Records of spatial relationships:
---+---
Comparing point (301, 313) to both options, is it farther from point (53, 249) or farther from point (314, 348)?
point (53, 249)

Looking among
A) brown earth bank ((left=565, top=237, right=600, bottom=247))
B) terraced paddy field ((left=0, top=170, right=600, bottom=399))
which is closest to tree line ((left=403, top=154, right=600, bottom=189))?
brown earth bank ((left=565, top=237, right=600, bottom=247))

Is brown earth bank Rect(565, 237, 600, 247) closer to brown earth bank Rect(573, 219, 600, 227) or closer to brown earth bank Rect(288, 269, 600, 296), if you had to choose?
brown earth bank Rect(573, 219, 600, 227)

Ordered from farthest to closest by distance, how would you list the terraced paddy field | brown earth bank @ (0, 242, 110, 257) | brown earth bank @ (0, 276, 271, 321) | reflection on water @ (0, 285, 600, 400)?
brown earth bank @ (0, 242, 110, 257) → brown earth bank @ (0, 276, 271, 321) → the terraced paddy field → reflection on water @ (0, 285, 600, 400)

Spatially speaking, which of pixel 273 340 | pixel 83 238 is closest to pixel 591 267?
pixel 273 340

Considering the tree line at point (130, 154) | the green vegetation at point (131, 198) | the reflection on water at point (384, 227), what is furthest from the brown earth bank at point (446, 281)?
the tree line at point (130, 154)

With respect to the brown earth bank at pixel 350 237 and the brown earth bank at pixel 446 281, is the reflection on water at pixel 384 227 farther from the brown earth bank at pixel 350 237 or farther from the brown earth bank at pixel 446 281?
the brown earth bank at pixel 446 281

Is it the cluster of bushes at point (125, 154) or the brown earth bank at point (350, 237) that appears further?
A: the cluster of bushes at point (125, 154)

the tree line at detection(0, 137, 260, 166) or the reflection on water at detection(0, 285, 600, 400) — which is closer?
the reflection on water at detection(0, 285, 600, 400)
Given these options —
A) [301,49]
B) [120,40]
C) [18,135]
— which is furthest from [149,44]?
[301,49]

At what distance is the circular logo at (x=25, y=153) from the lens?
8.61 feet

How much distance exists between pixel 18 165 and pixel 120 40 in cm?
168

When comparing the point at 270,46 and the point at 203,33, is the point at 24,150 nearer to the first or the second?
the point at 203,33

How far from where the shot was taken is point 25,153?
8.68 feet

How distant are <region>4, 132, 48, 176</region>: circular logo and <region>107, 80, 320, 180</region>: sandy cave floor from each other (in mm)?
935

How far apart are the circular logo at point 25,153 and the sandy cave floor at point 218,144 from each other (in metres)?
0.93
---+---
▶ _STATED PROBLEM_
Please convert the lines from the one containing "How distant are" through the final line, both included, into a numbered list that leaves out blank lines.

▶ _FINAL RESULT_
1. How distant are <region>4, 132, 48, 176</region>: circular logo and <region>107, 80, 320, 180</region>: sandy cave floor from each other (in mm)?
2. 935
3. How far apart are the circular logo at point 25,153 and the sandy cave floor at point 218,144 from each other (in metres)?
4. 0.93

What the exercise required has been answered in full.